Estratto del documento -
------------
Agricoltura
L’aumento della domanda di quinoa distrugge l’ambiente in Bolivia. E’ ora di passare ai prodotti locali
La domanda crescente a livello globale di quinoa sta devastando l’ambiente e mettendo in ginocchio centinaia di contadini in Bolivia
La quinoa, piatto tipico della cucina andina e in particolare della Bolivia, è un vero toccasana per l’alimentazione umana. E’ quanto sostiene la FAO che ha persino dedicato a questo piccolo seme l’anno corrente, il 2013. L’enorme quantità di sostanze nutritive eccellenti, tra cui anche moltissime proteine, ha fatto della quinoa un prodotto richiestissimo da ogni parte del pianeta. Inoltre, pare sia naturalmente in grado di adattarsi alle condizioni ambientali e climatiche più estreme così da poter essere piantata con risultati soddisfacenti sui più svariati terreni, anche quelli più secchi. Tuttavia, l’aumentata richiesta di questo seme sta portando problemi ambientali e di sicurezza alimentare davvero seri in Bolivia, il Paese che, da sempre, ne è il maggiore produttore.
------------
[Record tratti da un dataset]
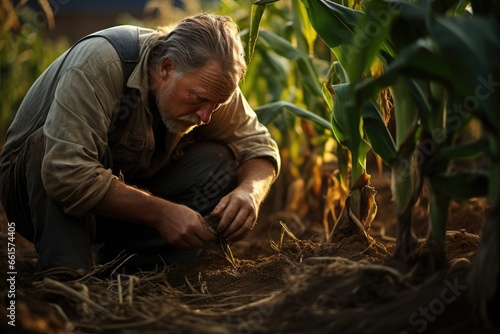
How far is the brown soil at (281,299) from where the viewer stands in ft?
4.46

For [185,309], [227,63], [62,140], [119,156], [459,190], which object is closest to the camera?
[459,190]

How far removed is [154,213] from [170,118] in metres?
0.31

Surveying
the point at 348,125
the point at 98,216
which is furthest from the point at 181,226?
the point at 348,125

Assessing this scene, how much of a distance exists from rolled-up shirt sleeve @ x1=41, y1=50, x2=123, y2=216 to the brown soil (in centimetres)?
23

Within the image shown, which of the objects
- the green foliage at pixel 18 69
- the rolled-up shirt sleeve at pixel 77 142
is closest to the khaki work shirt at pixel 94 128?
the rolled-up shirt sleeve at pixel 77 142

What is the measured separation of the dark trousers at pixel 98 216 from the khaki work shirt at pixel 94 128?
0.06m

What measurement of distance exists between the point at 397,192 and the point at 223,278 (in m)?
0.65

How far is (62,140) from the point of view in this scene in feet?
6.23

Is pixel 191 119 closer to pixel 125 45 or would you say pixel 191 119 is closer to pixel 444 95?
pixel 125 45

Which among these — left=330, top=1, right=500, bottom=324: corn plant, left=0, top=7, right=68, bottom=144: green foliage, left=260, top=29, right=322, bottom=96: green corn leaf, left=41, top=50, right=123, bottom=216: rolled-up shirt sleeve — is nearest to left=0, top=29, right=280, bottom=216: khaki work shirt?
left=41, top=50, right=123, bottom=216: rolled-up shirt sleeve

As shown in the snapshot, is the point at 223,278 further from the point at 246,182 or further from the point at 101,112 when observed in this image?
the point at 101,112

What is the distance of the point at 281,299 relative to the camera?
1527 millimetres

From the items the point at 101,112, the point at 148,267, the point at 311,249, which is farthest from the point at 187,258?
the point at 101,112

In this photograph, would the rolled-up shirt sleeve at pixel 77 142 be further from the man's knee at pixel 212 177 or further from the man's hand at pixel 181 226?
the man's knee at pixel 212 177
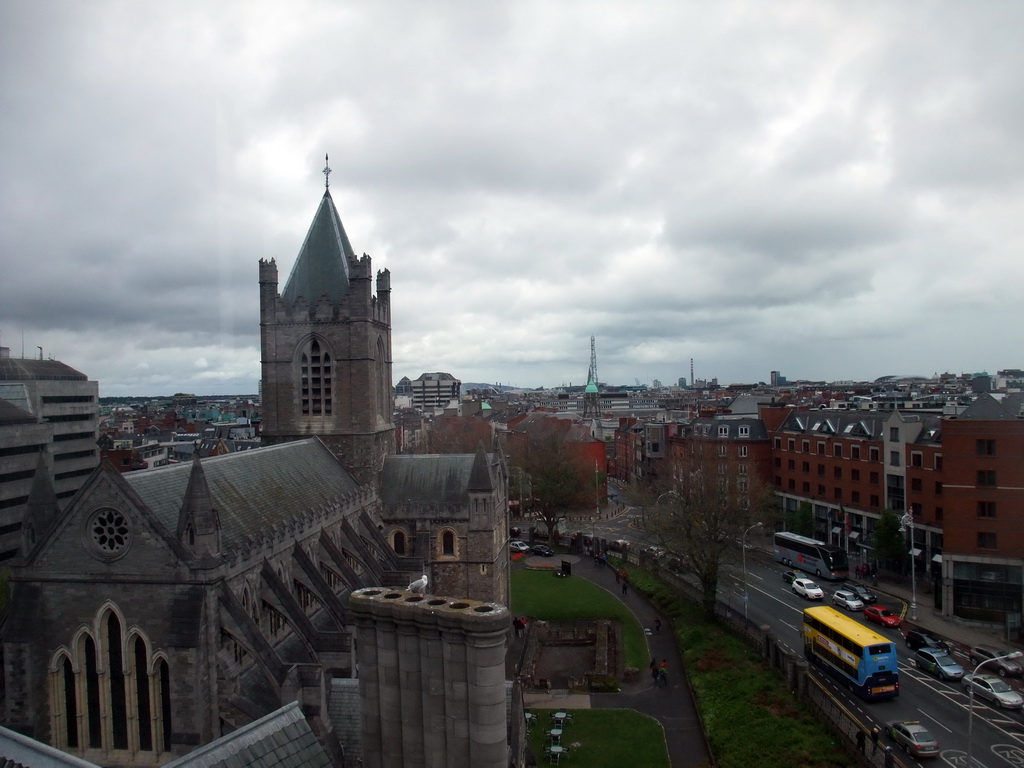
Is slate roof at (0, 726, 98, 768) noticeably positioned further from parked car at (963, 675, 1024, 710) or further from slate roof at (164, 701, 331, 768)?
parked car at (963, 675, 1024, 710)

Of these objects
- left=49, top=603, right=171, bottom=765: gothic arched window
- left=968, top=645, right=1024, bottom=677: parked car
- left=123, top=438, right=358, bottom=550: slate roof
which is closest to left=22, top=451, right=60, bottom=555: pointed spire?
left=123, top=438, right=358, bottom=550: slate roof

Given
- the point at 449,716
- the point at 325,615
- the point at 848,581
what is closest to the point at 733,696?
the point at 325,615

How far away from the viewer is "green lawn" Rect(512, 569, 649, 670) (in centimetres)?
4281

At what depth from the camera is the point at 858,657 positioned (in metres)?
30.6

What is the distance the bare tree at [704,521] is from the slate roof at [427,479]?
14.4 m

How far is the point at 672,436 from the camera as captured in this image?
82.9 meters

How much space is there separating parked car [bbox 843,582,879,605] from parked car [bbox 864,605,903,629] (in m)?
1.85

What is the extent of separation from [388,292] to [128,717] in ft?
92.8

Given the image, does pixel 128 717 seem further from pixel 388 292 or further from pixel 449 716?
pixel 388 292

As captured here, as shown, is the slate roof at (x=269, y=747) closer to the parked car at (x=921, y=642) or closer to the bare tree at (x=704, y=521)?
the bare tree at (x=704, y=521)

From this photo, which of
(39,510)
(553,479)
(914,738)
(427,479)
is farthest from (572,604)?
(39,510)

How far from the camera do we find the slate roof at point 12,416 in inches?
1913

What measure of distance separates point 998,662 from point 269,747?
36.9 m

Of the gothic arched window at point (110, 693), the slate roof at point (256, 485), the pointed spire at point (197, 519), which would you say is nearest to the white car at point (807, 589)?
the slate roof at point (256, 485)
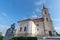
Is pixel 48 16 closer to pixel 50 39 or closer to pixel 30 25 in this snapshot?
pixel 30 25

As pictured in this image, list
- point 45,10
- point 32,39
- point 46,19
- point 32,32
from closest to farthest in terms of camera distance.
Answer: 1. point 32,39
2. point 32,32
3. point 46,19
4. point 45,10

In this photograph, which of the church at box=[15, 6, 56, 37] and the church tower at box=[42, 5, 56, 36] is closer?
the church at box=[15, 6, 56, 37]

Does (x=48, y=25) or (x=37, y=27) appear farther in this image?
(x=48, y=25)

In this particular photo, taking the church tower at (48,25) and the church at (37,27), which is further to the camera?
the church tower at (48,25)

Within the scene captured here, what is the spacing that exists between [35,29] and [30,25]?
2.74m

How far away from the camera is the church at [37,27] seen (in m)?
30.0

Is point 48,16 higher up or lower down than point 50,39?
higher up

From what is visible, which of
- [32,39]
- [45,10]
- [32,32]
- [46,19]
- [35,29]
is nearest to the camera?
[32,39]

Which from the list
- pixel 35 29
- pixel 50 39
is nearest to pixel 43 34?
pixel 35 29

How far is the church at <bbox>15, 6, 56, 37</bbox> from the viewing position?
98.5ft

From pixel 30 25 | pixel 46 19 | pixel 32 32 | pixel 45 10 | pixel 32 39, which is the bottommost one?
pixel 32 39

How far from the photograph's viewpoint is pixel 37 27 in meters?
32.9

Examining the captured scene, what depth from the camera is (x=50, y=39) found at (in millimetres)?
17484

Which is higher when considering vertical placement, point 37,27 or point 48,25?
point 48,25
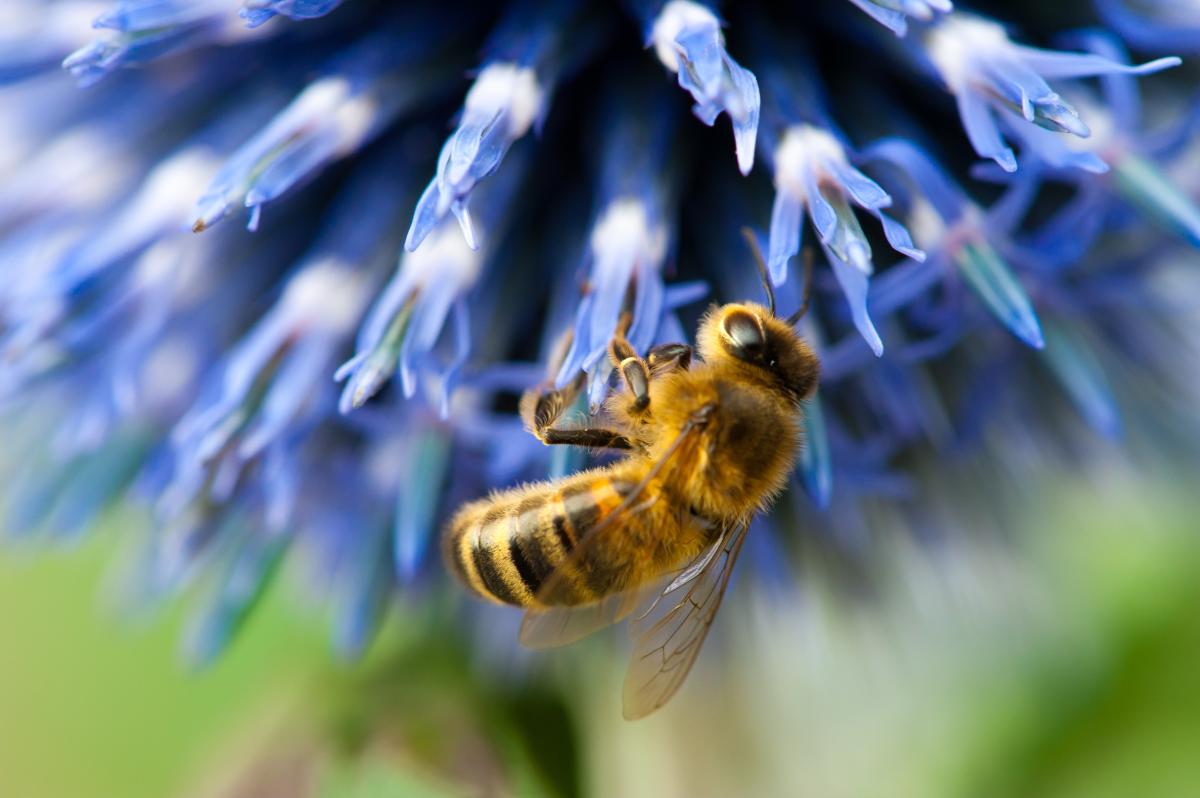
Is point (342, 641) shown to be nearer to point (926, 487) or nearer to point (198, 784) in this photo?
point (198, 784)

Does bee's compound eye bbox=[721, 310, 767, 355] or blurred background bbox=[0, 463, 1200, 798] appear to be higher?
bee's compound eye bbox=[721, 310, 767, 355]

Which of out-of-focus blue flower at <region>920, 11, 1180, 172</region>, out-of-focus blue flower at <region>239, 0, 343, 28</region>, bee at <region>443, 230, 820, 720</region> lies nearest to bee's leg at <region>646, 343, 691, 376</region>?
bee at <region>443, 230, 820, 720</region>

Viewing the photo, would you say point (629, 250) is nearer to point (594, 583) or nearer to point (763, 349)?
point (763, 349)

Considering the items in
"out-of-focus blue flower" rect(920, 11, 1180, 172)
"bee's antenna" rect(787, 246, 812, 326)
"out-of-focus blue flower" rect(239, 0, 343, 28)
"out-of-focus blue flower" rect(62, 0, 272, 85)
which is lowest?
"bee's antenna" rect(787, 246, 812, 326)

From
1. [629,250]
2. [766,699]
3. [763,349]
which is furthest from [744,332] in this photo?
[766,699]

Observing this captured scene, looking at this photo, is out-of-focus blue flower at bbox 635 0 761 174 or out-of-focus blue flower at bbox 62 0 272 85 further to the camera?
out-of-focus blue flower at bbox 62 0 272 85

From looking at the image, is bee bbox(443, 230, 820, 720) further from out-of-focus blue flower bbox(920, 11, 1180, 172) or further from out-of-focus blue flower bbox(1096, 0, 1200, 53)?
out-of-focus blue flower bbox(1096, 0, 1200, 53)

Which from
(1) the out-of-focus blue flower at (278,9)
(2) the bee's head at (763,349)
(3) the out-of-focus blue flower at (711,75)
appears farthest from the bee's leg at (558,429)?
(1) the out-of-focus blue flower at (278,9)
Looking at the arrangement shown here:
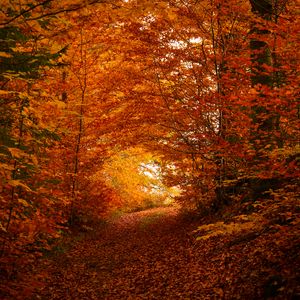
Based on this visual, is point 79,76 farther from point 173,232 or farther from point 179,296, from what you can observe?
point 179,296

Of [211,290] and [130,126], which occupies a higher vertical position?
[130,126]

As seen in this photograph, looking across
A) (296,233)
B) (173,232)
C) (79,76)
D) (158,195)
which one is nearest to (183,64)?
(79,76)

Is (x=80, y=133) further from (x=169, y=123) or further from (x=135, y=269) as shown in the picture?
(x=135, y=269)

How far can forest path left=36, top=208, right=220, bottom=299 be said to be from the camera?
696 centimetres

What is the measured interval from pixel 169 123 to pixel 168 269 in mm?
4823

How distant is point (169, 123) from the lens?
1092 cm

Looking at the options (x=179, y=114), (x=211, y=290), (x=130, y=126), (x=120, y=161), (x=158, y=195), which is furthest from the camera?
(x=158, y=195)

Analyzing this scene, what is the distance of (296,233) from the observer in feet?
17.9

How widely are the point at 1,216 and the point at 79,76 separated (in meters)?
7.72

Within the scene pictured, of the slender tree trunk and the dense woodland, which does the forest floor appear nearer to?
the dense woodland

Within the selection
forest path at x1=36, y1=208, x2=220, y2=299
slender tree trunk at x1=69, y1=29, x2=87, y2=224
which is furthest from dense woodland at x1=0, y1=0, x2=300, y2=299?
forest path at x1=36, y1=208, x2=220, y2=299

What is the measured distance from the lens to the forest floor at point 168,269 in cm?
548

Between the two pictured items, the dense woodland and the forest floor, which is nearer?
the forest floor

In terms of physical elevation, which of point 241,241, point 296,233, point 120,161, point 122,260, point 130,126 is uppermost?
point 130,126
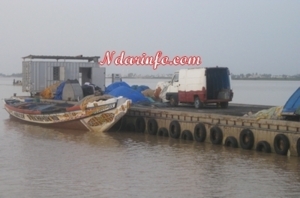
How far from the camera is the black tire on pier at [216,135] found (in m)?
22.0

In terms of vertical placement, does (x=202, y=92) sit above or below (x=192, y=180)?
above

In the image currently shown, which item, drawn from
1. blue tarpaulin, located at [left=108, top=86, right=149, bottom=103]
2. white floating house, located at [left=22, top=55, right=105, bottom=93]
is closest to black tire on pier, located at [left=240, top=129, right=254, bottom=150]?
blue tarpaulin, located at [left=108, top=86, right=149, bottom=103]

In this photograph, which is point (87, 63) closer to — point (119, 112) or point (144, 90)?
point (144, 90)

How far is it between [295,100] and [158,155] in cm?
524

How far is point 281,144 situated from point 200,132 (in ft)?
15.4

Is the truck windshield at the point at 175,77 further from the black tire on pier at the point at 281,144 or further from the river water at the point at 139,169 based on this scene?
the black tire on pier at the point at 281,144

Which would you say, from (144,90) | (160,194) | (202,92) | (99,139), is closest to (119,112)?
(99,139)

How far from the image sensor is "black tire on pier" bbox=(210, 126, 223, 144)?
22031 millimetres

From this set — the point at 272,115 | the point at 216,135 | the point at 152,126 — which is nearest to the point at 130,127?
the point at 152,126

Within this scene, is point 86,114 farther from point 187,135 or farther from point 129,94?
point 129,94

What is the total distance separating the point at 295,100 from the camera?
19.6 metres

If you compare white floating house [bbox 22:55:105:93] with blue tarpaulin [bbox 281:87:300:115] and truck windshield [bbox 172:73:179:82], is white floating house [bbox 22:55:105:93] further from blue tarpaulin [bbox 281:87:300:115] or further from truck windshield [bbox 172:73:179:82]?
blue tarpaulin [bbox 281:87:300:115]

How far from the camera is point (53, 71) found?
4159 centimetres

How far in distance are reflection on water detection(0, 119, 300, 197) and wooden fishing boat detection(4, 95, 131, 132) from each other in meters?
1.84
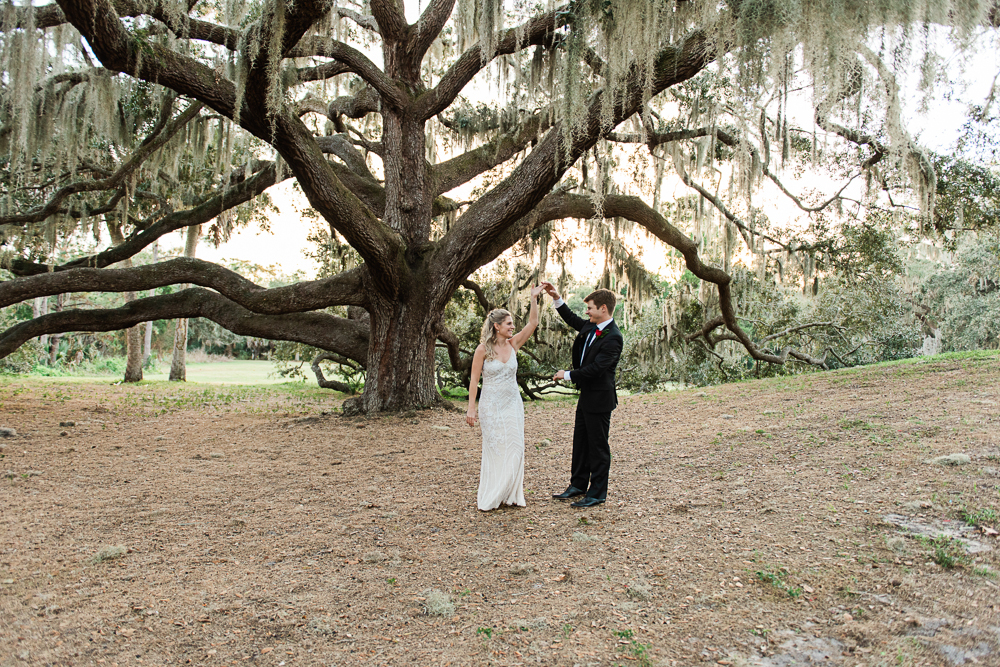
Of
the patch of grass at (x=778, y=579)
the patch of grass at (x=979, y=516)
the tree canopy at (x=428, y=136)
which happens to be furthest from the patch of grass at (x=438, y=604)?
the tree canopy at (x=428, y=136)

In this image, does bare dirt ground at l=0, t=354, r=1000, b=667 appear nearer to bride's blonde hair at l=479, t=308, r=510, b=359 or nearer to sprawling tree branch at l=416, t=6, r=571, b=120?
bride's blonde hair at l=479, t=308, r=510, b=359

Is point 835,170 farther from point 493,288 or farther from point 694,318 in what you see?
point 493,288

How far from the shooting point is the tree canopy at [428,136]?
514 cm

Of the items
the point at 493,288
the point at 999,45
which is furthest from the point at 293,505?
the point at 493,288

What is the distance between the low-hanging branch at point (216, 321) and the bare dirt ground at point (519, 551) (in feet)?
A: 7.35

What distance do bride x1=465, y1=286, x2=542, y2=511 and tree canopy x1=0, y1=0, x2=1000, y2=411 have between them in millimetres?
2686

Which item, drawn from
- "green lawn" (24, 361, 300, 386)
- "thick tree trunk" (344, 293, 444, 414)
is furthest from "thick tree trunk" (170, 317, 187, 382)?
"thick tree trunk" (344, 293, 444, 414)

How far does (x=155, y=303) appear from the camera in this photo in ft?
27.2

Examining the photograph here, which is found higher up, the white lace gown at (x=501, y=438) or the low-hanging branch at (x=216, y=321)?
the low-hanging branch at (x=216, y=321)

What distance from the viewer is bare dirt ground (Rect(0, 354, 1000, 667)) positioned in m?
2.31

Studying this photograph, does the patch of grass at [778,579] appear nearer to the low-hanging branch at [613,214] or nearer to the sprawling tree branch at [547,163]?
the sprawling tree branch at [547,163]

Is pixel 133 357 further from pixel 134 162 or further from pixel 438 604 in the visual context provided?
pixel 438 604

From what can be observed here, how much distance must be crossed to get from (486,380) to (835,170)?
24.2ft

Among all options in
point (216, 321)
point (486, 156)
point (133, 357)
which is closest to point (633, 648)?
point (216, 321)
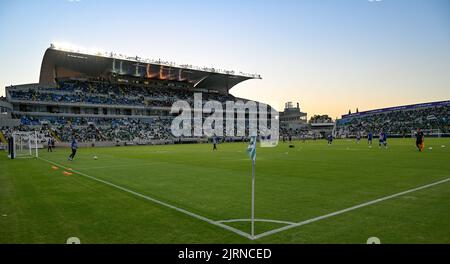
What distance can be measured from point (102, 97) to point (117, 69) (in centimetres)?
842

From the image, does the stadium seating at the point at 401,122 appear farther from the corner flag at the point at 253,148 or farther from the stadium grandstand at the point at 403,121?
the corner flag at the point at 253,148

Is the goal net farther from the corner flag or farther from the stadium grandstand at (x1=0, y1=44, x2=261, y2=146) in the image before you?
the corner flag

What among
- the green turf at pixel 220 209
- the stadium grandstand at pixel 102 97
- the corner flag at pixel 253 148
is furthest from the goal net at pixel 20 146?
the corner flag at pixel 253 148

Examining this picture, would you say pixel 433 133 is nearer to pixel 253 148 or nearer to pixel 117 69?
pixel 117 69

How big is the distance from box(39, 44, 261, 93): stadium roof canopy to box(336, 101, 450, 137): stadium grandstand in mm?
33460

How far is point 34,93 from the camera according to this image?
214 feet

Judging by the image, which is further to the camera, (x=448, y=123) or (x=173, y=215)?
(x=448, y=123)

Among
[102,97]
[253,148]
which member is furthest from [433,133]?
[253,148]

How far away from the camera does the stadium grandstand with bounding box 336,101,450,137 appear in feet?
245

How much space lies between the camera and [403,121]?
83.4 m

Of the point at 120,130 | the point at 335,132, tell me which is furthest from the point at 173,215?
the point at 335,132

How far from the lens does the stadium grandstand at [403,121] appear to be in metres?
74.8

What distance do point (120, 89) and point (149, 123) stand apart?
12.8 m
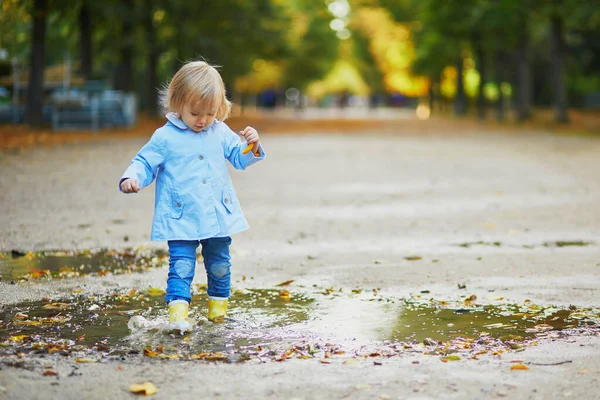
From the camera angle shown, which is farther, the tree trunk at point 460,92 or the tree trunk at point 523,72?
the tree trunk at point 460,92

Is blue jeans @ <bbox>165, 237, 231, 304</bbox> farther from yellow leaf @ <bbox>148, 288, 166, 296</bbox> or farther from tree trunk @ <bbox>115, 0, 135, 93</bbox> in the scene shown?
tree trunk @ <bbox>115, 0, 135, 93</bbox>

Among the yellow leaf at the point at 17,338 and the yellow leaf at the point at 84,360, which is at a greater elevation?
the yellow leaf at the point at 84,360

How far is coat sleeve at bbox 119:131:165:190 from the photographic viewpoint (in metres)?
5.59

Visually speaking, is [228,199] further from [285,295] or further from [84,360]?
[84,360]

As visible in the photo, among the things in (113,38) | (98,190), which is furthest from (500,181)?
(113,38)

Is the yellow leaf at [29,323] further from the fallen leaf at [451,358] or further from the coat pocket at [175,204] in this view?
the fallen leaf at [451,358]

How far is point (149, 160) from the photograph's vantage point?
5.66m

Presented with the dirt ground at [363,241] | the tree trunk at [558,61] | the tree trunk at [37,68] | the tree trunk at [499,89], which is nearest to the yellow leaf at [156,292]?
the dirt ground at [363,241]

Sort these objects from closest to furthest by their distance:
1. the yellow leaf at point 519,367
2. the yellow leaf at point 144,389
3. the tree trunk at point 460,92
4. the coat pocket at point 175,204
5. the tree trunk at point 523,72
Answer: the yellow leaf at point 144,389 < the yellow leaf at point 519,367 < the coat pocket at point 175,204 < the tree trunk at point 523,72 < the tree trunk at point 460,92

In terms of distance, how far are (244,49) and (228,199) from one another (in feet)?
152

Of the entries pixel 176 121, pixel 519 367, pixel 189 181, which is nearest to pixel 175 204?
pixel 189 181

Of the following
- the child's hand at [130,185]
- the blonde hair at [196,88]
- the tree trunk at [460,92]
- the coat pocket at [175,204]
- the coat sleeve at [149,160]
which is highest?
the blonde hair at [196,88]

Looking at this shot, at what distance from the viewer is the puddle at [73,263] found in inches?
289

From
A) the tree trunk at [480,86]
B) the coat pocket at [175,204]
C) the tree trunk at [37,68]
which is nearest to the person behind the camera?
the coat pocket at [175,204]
------------
Il tuo compito -
Scrivi il seguito dell'articolo sulla quinoa in Bolivia, a partire dall'ultima frase riportata. I record non hanno alcun legame con l'articolo.

Risposta al compito -
Stanno diventando sempre più frequenti, infatti, le grandi monocolture per la produzione della quinoa che non solo inaridiscono i suoli con l’uso estensivo di fertilizzanti e concimi chimici, ma richiedono anche grossi quantitativi d’acqua per “accelerare” il ciclo biologico delle piantine. Questa scelta produttiva, poi, sta mettendo in ginocchio intere produzioni alternative alla quinoa, che corrono il rischio concreto di sparire con conseguenze disastrose sull’equilibrio ecologico della Bolivia. A questo, poi, si aggiungono le sempre maggiori tensioni che derivano dalla corsa alla terra e che stanno sfrattando tantissimi piccoli coltivatori dai loro terreni. Come se non bastasse, poi, il prezzo di questo seme è addirittura triplicato nel corso degli ultimi anni. Il risultato è che sono moltissimi i boliviani che, oggi, non possono più permettersi un’alimentazione completa e bilanciata. Tutta una serie di ragioni che non fanno altro che spingerci verso il consumo responsabile di prodotti a provenienza locale. Almeno se non vogliamo che le nostre scelte alimentari gravino sul diritto al cibo di altri, lontani migliaia di chilometri, e sugli equilibri ecologici del pianeta.